本文 >>
*****

秋田へ帰郷した際に出会った同郷の村田留吉というスリと再会した国男は、自身の考えと既に2度爆破事件を起こしたことについて話し、オリンピックを人質に一緒に国から金を取らないかと持ちかける。村田はオリンピック妨害については拒んだが、金を取ることには賛同した。行動を共にするうち、村田は国男を実の息子のように感じ始めていく。

一方、警察は「草加次郎」からの爆破予告状に戦々恐々としながらも、捜査一課の刑事たちが一歩一歩確実に島崎国男へと迫っていくが、島崎を国体を揺るがす思想犯だと考える公安部と捜査方針で対立する。

登場人物

主要人物

島崎 国男(しまざき くにお)
本作の主人公。1940年(昭和15年)[5] 生まれ。東京大学大学院マルクス経済学の研究をしている。痩身で色白で端正な顔立ちをしている。秋田県出身。父が出稼ぎに出ている間に、母が巡業の映画技師と浮気してできた子。出稼ぎで首都高速道路の工事に携わっていた15歳年上の異父兄・初男が工事現場で心不全で死亡したことを受け、生前の兄ひいては出稼ぎに出なければ生活していけないプロレタリアート層がどのような暮らしをしているのかを身をもって知るために、兄が働いていた飯場で肉体労働を始める。
村田 留吉(むらた とめきち)
上野秋田間では有名なスリ。55歳。前科8犯。兄の遺骨を携えて帰郷した国男にスリを働く。ツイードハンチング帽をかぶっている。東大大学院生という立場にありながら、人を差別したり見下したりしない国男を気に入る。スリで刑務所を出入りする張り合いのない人生より、反逆精神に満ちた国男の計画に乗った方が良いと考え、国から金を奪う計画に加わる。秋田空襲で妻と2人の子供を失っている。
須賀 忠(すが ただし)
24歳。1940年(昭和15年)、渋谷区千駄ヶ谷生まれ。麻布中学・高校、東京大学経済学部を経て、開局間もない民放テレビ局「中央テレビ」に就職した。歌番組などの制作に携わっている。父は警視庁警務部長、母は旧華族、兄は大蔵省の役人、姉は日本赤十字社に勤務後に外交官と見合い結婚、父方の祖父は元軍人、亡き母方の祖父は衆議院議員。自宅で火事があった後、ガス漏れによる事故だと説明を受け、一方的に勘当され、ミドリのマンションに転がり込む。同僚から爆破事件について聞き、次第に島崎に疑いを持ち始める。

警察関係者

警視庁刑事部捜査一課五係
落合 昌夫(おちあい まさお)
30歳。2歳になる息子・浩志(ひろし)と2人目を妊娠中の妻・晴美(はるみ)と3人暮らし。松戸市常盤平団地に引っ越す。剣道は警視庁一の実力。
岩村(いわむら)
昌夫の同僚で大学の後輩。
森 拓朗(もり たくろう)
警部補。元海軍曹長。あだ名はタンクロー。
宮下 大吉(みやした だいきち)
五係長。警部
沢野 久雄(さわの ひさお)

*****

提供記録 >>
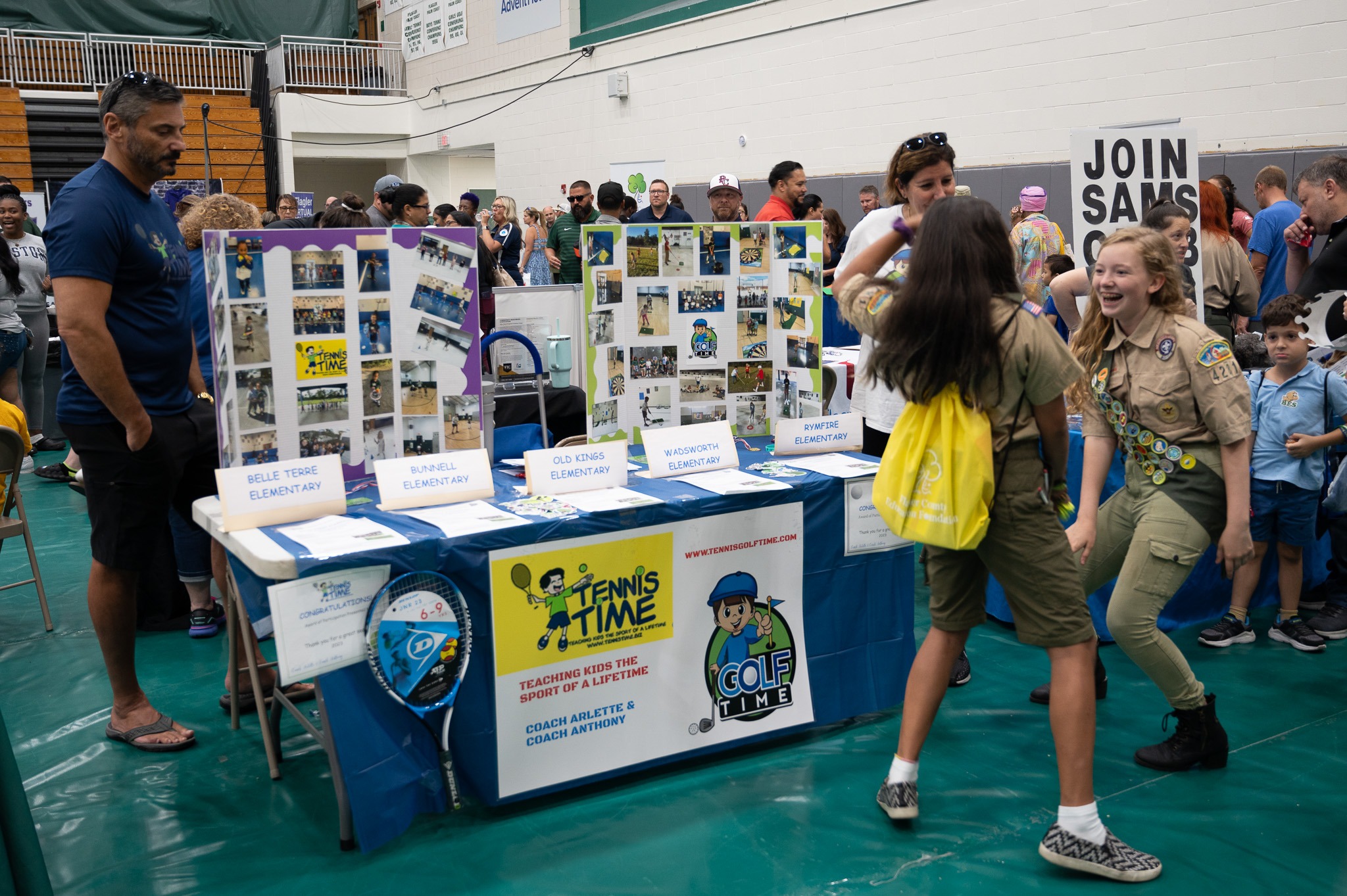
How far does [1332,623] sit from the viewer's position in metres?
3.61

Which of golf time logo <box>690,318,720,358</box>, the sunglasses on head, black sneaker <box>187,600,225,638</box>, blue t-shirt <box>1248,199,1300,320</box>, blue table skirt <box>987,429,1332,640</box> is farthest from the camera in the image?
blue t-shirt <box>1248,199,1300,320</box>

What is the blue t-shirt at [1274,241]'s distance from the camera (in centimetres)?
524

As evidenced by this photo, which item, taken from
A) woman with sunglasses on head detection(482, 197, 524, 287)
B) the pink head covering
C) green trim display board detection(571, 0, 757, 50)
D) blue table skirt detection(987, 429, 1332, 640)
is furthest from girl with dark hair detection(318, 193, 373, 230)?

*****

応用課題 >>
A. 本文の一文「村田はオリンピック妨害については拒んだが、金を取ることには賛同した。」を英語に訳してください。
B. 本文から、「本作の主人公。1940年(昭」で始まり「須賀 忠(すが ただし)」までの部分を一字一句違えずに書き写してください。

番号別解答 >>
A. Murata refused to go along with sabotaging the Olympics, but he agreed to taking the money.

B.
本作の主人公。1940年(昭和15年)[5] 生まれ。東京大学大学院マルクス経済学の研究をしている。痩身で色白で端正な顔立ちをしている。秋田県出身。父が出稼ぎに出ている間に、母が巡業の映画技師と浮気してできた子。出稼ぎで首都高速道路の工事に携わっていた15歳年上の異父兄・初男が工事現場で心不全で死亡したことを受け、生前の兄ひいては出稼ぎに出なければ生活していけないプロレタリアート層がどのような暮らしをしているのかを身をもって知るために、兄が働いていた飯場で肉体労働を始める。
村田 留吉(むらた とめきち)
上野秋田間では有名なスリ。55歳。前科8犯。兄の遺骨を携えて帰郷した国男にスリを働く。ツイードハンチング帽をかぶっている。東大大学院生という立場にありながら、人を差別したり見下したりしない国男を気に入る。スリで刑務所を出入りする張り合いのない人生より、反逆精神に満ちた国男の計画に乗った方が良いと考え、国から金を奪う計画に加わる。秋田空襲で妻と2人の子供を失っている。
須賀 忠(すが ただし)